- **EXERCISE GOAL**
Output word for word the lines from the one with "передняя Ø14мм | 2 |" to the final line of the data, both ends included, but skip the pictures.

>>

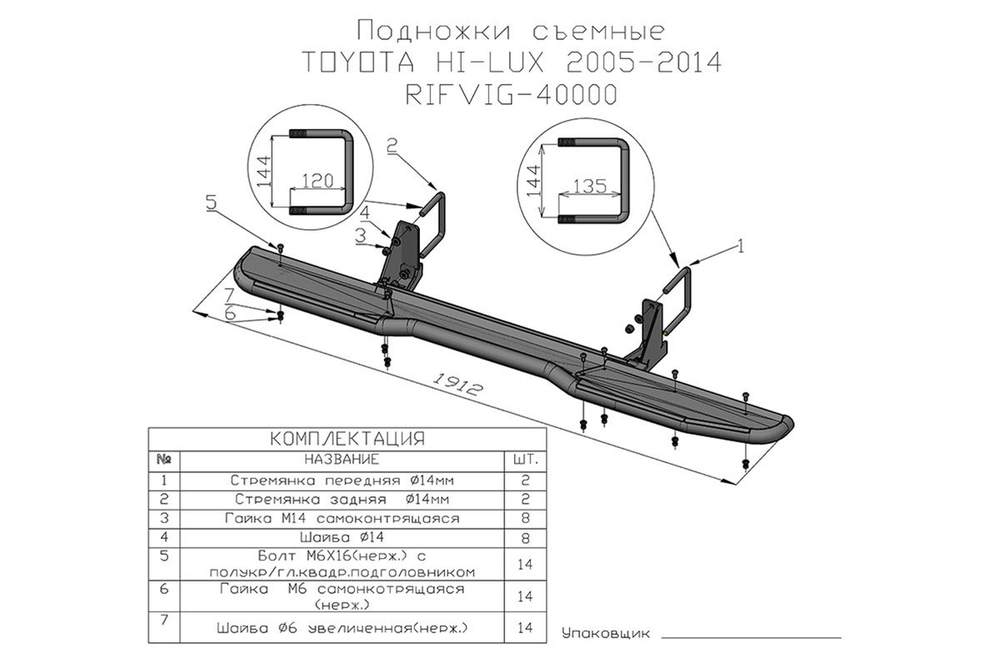 Подножки съемные
TOYOTA HI-LUX 2005-2014
RIFVIG-40000

144
120
2
4
3
5
7
6
144
135
1
1912

КОМПЛЕКТАЦИЯ

| № | НАЗВАНИЕ | ШТ. |
|---|---|---|
| 1 | Стремянка передняя Ø14мм | 2 |
| 2 | Стремянка задняя Ø14мм | 2 |
| 3 | Гайка М14 самоконтрящаяся | 8 |
| 4 | Шайба Ø14 | 8 |
| 5 | Болт М6Х16(нерж.) с полукр/гл.квадр.подголовником | 14 |
| 6 | Гайка М6 самонкотрящаяся (нерж.) | 14 |
| 7 | Шайба Ø6 увеличенная(нерж.) | 14 |

Упаковщик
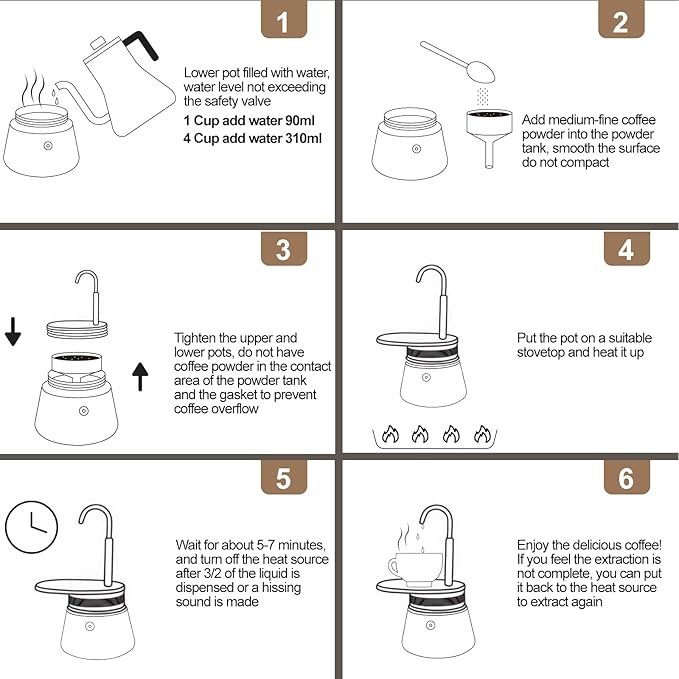 1

Lower pot filled with water, water level not exceeding the safety valve

1 Cup add water 90ml
4 Cup add water 310ml

2

Add medium-fine coffee powder into the powder tank, smooth the surface do not compact

3

Tighten the upper and lower pots, do not have coffee powder in the contact area of the powder tank and the gasket to prevent coffee overflow

4

Put the pot on a suitable stovetop and heat it up

5

Wait for about 5-7 minutes, and turn off the heat source after 3/2 of the liquid is dispensed or a hissing sound is made

6

Enjoy the delicious coffee! If you feel the extraction is not complete, you can put it back to the heat source to extract again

<<

- **TASK OUTPUT**
| 1 | Стремянка передняя Ø14мм | 2 |
| 2 | Стремянка задняя Ø14мм | 2 |
| 3 | Гайка М14 самоконтрящаяся | 8 |
| 4 | Шайба Ø14 | 8 |
| 5 | Болт М6Х16(нерж.) с полукр/гл.квадр.подголовником | 14 |
| 6 | Гайка М6 самонкотрящаяся (нерж.) | 14 |
| 7 | Шайба Ø6 увеличенная(нерж.) | 14 |

Упаковщик
 1

Lower pot filled with water, water level not exceeding the safety valve

1 Cup add water 90ml
4 Cup add water 310ml

2

Add medium-fine coffee powder into the powder tank, smooth the surface do not compact

3

Tighten the upper and lower pots, do not have coffee powder in the contact area of the powder tank and the gasket to prevent coffee overflow

4

Put the pot on a suitable stovetop and heat it up

5

Wait for about 5-7 minutes, and turn off the heat source after 3/2 of the liquid is dispensed or a hissing sound is made

6

Enjoy the delicious coffee! If you feel the extraction is not complete, you can put it back to the heat source to extract again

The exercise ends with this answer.